Boom. Baird's nomination blew up, and the next presidential choice, Kimba M. Wood, withdrew. The five Democrats hunkered down. "It was purgatory," one recalled. The law enforcement arm of the world's last remaining superpower had origami for an organization chart.

The trouble with telling the press what he was doing, Hubbell suggested, was that he was not quite sure himself. His role was "multi-faceted," he said, because of the long, stumbling interregnum.

Stuart M. Gerson, a Bush holdover, was acting attorney general, and "there were a lot of things where he would want to know what the new administration was thinking," Hubbell said. "And there were issues he knew would last after he was gone, where he wanted to work with us to ensure a smooth transition."

Nor did Hubbell feel he could discuss the future. Until the other key figures in the new Justice Department were named, "I couldn't say quite where I would fit, or what my role would be."

But if Hubbell couldn't say what he was up to, others were happy to try. Thus Hubbell finds himself denying that, at the behest of the White House, he "brokered" a meeting between Gerson and the Congressional Black Caucus, which was upset that Ford, one of its members, was to be tried on bribery charges by a jury with 11 whites on it. The caucus "asked to meet with me . . . and Stuart asked to come," Hubbell said.

Everyone involved -- the White House, Hubbell, Gerson -- says that the subsequent decision to ask the judge to dismiss the jury, a bombshell that Justice quickly abandoned, was made by Gerson, the Republican holdover.

And Hubbell denies that pressing the U.S. attorneys for their resignations had anything to do with the investigation of Rostenkowski by U.S. Attorney Jay B. Stephens -- as Stephens, a Republican, has implied.

"Stephens said publicly it is not going to affect any ongoing investigations and it's not," Hubbell said. "Janet Reno asked the U.S. attorneys to inform her of any reasons why they should stay longer. A number of them have. But he chose to communicate with us exclusively through the press."

Harder to deny is that Hubbell will be the eyes and ears of the White House. With Harvard's Philip B. Heymann nominated to be deputy attorney general, and Yale's Drew Days tapped as solicitor general, Hubbell is the only Clinton insider among the department's top brass.

Intriguingly, up to now, Hubbell's specialty as a public official was smoothing things out. When his colleagues on the Little Rock city board elected him mayor in 1979, he was a calming replacement for a man who resigned abruptly after giving the press a one-fingered wave.

And in 1984, then-Gov. Clinton appointed him to fill out a term as chief of the state Supreme Court. The judges were feuding, and Hubbell's brief was to patch things up.

But lately, he has been the burr and not the balm.

Hubbell seems to understand this may be what he gets remembered for, that he may be The Mystery Man forever, whether the role fits or not. "This is the plight of the offensive lineman," he said, harkening back to his days wearing the Razorback red.

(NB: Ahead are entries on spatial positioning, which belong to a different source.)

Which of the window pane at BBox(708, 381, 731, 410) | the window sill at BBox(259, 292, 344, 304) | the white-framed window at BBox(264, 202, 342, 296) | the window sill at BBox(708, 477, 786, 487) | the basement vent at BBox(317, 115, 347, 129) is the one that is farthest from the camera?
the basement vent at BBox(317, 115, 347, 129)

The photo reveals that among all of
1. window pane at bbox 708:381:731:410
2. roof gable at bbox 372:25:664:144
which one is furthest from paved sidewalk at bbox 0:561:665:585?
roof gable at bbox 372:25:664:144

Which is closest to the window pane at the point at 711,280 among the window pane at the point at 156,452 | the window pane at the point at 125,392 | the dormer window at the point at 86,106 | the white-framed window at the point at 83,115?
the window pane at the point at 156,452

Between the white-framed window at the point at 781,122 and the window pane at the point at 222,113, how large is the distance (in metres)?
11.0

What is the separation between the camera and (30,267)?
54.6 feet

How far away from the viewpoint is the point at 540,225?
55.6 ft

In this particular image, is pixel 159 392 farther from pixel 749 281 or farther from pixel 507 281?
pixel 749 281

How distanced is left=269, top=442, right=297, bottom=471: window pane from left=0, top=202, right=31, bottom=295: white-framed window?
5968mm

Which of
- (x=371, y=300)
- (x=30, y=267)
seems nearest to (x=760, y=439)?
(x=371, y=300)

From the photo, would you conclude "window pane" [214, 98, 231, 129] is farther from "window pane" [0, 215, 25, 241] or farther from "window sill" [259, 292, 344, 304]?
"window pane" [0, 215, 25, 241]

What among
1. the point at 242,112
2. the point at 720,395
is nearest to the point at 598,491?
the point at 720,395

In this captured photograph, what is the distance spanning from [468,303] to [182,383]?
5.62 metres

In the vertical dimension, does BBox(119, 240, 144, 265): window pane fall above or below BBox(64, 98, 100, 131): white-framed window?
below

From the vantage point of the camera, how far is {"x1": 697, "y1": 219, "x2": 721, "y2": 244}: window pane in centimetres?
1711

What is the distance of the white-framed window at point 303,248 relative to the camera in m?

There once was a tribute for the great Razorback coach Frank Broyles, he continued. Three former players spoke. A great Arkansas quarterback was introduced by his passing statistics. A legendary running back was introduced by his rushing yardage.

"And they remembered me for the one time my man beat me and sacked the quarterback in the Sugar Bowl," Hubbell said. "Quarterbacks and running backs are remembered for their achievements. Offensive linemen are remembered for their mistakes."